Louise Erdrich is one of my favorite authors. I think her body of work is exceptional and important. Next March, her next novel, The Night Watchman, comes out, and I’m happy to say that “The Stone” is not an excerpt!

From the first paragraph, this story feels like one of the fables her characters might tell their grandchildren, just in a different setting:

Her family drove north every summer to stay at the end of an island in cold Lake Superior, and it was there that she found the stone. It wasn’t on the beach, where stones are usually found, but in the woods. She was wandering in the brush behind the cabin, uncurling ferns, kicking up leaves, snapping the heads off mushrooms. She sat down beside a birch clump, and after a few moments her neck prickled. She had the distinct feeling that someone was staring at her. Looking around, she saw the stone. It was black and rounded, nestled in the crotch of the birch clump. Water had scoured two symmetrical hollows into the stone, giving it an owlish look, or a blind look, or, anyway, some quality that was oddly attractive. At first, she was startled and a little spooked, but then she ran her hand over the stone and it felt like a normal stone. It was about half the size of a human skull and very smooth. The girl’s mother called to her, and she got up, holding the stone, and carried it into the cabin. At first, she put it beside her pallet in the bedroom she shared with her siblings.
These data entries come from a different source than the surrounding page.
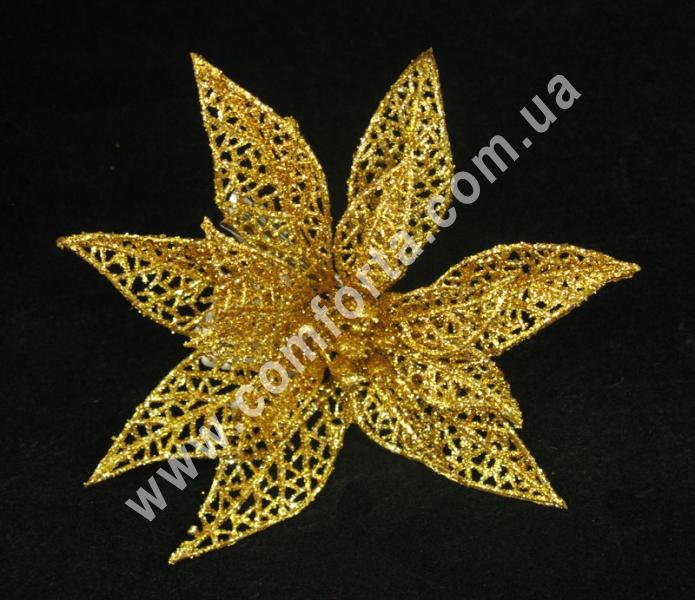 Пуансеттия золотистая, диаметр ~ 13 см, прищепка декоративная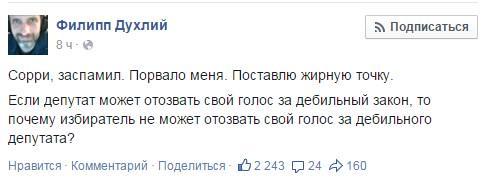 Луценко написал заявление об отставке с должности главы фракции БПП, - пресс-секретарь - Цензор.НЕТ 8048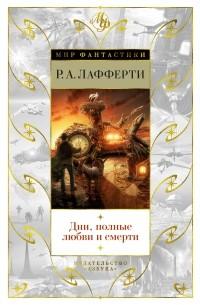 Рафаэль Алоизиус Лафферти - Дни, полные любви и смерти. Лучшее
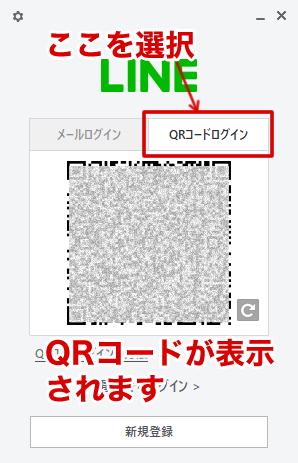 QRコード表示
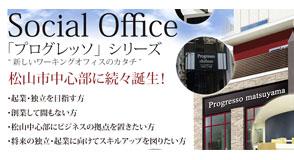 松山のソーシャルオフィス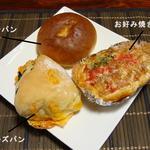 サン・ロッシュ - 料理写真:アンパン・お好み焼きパン・チーズパン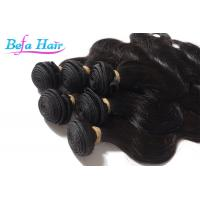 Cheap Pure Body Wave Malaysian Virgin Hair High Temperature Sterilization for sale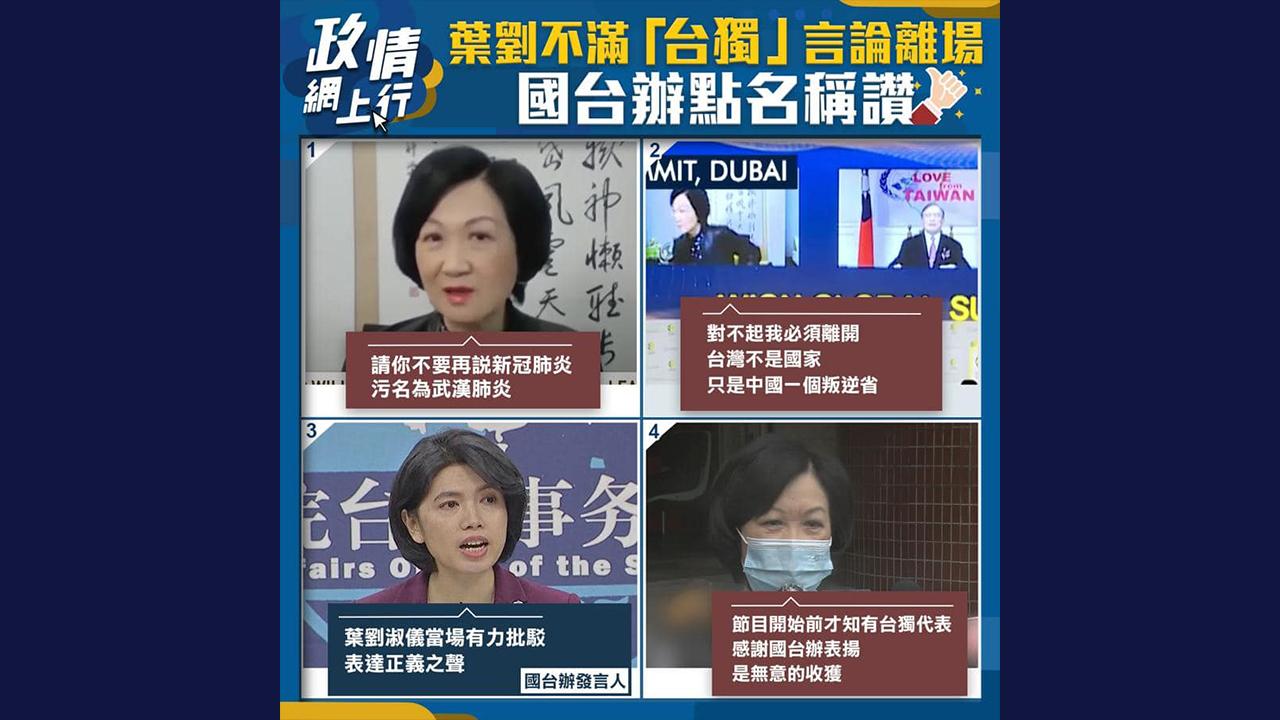 【政情網上行】葉劉不滿「台獨」言論離場 國台辦點名稱讚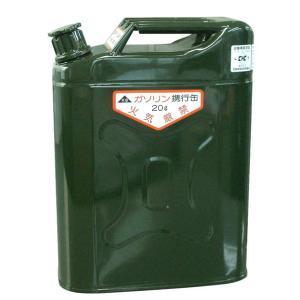 KB ガソリン携行缶(ジープ缶) KS-20Z(20リッター)|newfrontier
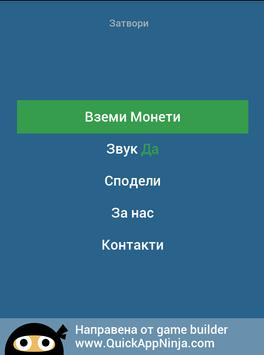 4 снимки 1 дума България screenshot 20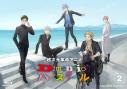 【Blu-ray】TV 超次元革命アニメ Dimensionハイスクール VOL.2の画像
But then, thinking that her brothers or her sister might take the stone, she tucked it right at the bottom of her sleeping bag. That night, her feet rested on the cool curve of the stone, and she brushed the smooth eye sockets with her toes.

I hope everyone is having a wonderful start to their week and that you have the opportunity to read — and read “The Stone.” If you do, please let us know your thoughts.